Sie erzählt das nicht anklagend, sie beschönigt aber auch nichts in ihrer Heimat: „Ich habe mit 15 meinen ersten Rollstuhl bekommen und mit 36 den ersten Rollstuhl, der meiner Größe angepasst war.“ Toyin Janet Aderemi war die erste gehbehinderte Frau, die in Nigeria ein Pharmaziestudium erfolgreich abschließen konnte. Und sie gilt heute als eine Hoffnungsträgerin – in mehreren Ländern Afrikas.

Derzeit ist Aderemi in Wien, um bei der Zero Project-Konferenz in der UNO-City einen Vortrag zu halten. Heute wird ihr bei einer Gala von Licht für die Welt ein Preis verliehen. Zwischendurch erhielt der KURIER die Chance, eine beeindruckende Kämpferin für die Integration von Menschen mit Behinderung und der Gleichstellung der Frauen kennenzulernen.

Licht für Afrika: Die großartige Frau im Rollstuhl

Sie sagt, dass sie Glück in ihrem Leben gehabt hat. Ein eigener Rollstuhl für behinderte Menschen, das ist dort, wo sie geboren wurde, noch immer nicht Standard.

::::

▶ AUFGABE 1
Nenne alle Ortsnamen, die im Text über Toyin Janet Aderemi vorkommen, also Länder, Erdteile, Städte und Gebäude.
▶ AUFGABE 2
Gib aus dem Text über Toyin Janet Aderemi alles von „Sie erzählt das“ bis hinunter zu „mehreren Ländern Afrikas.“ wortgetreu wieder.
▶ AUFGABE 3
Führe den Text über Toyin Janet Aderemi nach seinem letzten Satz weiter.

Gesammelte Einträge
::::

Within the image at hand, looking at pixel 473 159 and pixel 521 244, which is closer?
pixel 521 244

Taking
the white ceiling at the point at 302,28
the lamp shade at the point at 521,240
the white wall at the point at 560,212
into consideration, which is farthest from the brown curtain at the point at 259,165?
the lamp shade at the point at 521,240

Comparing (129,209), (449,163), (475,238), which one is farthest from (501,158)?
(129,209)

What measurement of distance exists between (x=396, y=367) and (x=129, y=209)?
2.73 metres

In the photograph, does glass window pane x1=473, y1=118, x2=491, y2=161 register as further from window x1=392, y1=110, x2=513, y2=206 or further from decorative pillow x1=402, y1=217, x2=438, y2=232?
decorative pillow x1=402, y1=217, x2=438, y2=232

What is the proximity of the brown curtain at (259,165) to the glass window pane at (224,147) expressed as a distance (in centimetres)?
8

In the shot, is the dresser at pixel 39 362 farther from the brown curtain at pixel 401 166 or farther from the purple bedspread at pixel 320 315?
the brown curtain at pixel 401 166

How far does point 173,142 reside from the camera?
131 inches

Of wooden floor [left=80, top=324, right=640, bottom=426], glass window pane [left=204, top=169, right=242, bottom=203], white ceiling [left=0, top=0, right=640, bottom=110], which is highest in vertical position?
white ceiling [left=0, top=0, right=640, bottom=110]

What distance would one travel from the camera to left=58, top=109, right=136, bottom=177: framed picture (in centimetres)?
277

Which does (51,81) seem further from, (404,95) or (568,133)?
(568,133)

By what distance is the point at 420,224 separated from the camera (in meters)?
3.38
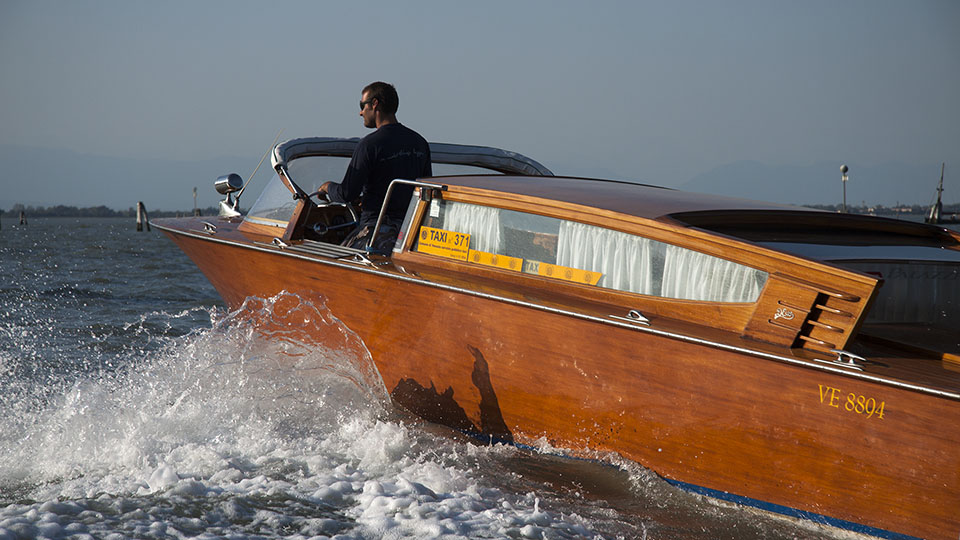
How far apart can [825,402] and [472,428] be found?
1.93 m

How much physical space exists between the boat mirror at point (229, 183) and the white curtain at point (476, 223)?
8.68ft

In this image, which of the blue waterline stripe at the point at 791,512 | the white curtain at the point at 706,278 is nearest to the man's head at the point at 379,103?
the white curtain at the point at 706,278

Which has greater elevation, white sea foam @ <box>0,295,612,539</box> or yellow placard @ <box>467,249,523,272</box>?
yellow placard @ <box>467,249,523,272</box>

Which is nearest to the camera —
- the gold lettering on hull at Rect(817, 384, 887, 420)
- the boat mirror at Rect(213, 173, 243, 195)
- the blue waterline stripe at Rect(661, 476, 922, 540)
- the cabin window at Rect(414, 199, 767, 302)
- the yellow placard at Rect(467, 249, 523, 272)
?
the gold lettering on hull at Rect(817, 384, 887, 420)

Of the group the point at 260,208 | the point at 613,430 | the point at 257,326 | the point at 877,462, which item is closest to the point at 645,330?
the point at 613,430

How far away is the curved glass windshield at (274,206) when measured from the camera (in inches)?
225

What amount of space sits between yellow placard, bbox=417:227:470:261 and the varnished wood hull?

::::

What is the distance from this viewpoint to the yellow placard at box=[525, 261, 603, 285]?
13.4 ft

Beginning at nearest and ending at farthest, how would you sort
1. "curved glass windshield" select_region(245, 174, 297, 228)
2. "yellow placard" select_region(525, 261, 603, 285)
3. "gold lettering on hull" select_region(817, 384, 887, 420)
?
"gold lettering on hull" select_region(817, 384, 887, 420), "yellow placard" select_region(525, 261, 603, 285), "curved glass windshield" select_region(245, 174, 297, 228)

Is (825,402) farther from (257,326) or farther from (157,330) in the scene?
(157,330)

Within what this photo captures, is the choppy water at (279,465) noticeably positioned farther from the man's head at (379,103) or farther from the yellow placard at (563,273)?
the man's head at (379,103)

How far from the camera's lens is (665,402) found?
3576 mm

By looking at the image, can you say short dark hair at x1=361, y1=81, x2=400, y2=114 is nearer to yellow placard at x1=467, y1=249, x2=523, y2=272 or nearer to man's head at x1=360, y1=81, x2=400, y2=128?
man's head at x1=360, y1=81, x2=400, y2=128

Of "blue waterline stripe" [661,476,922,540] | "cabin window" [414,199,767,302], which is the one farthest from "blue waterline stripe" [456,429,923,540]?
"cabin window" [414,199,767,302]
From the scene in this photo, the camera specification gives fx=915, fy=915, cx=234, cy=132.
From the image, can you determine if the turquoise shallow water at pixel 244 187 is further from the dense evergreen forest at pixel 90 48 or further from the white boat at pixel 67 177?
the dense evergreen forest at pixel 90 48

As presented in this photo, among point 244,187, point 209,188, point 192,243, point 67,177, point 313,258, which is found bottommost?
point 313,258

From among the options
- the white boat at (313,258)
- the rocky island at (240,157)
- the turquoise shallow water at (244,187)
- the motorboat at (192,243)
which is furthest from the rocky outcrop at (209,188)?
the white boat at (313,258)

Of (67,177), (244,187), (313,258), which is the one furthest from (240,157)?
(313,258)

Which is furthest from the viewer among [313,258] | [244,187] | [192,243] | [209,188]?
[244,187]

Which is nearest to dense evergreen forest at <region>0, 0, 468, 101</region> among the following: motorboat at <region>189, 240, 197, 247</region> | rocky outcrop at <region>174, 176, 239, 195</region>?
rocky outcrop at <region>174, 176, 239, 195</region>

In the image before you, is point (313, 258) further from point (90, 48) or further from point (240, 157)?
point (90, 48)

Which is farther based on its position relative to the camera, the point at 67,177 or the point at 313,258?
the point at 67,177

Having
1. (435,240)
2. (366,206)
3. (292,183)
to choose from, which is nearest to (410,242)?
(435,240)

::::

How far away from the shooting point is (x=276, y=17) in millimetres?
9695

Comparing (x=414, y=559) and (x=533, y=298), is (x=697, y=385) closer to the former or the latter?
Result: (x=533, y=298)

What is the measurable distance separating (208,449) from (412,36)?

::::

▶ ANTWORT 1
- Nigeria
- Afrika
- Wien
- UNO-City

▶ ANTWORT 2
Sie erzählt das nicht anklagend, sie beschönigt aber auch nichts in ihrer Heimat: „Ich habe mit 15 meinen ersten Rollstuhl bekommen und mit 36 den ersten Rollstuhl, der meiner Größe angepasst war.“ Toyin Janet Aderemi war die erste gehbehinderte Frau, die in Nigeria ein Pharmaziestudium erfolgreich abschließen konnte. Und sie gilt heute als eine Hoffnungsträgerin – in mehreren Ländern Afrikas.

▶ ANTWORT 3
"In die Schule getragen"

Bis zu ihrem 15. Geburtstag konnte sie sich selbst nur kriechend fortbewegen. Dennoch hatte sie es besser als andere behinderte Kinder in Nigeria: „Ich habe sechs Geschwister, aber meine Eltern haben mich nie spüren lassen, dass ich weniger wert bin als meine Brüder und Schwestern.“ Im Gegenteil: „Meine Mutter hat mich jeden Tag auf ihrem Rücken in die Schule getragen. 25 Minuten hin – und 25 Minuten zurück.“

Kinder mit Behinderung werden in ihrer Heimat ständig vernachlässigt. Nicht, weil ihre Landsleute so herzlos sind, sondern deshalb, weil der Kampf ums Überleben immer auf Kosten der Schwächsten ausgetragen wird. Toyin Janet Aderemi macht deutlich: „Wer selbst nicht genug zum Essen und kein Dach über dem Kopf hat, tut sich sehr schwer, anderen Menschen zu helfen.“

Südafrika ist anders

Toyin Janet Aderemi gilt heute in Nigeria als anerkannte und engagierte Expertin in Sachen Public Health. Mit 36 erhielt sie die Chance, im südafrikanischen Durban eine entsprechende Ausbildung zu absolvieren. Südafrika bewertet sie als einziges Land auf dem afrikanischen Kontinent, das punkto Inklusion etwas mehr Geld in die Hand nimmt und die Betroffenen und deren Familien zu fördern versucht. „Das habe ich gleich bei meiner Ankunft festgestellt“, erinnert sich die Akademikerin. „Die haben sich meinen Rollstuhl angesehen und gesagt, dass der für mich viel zu groß ist.“ Schnell wurde für sie ein neuer, ein passender besorgt.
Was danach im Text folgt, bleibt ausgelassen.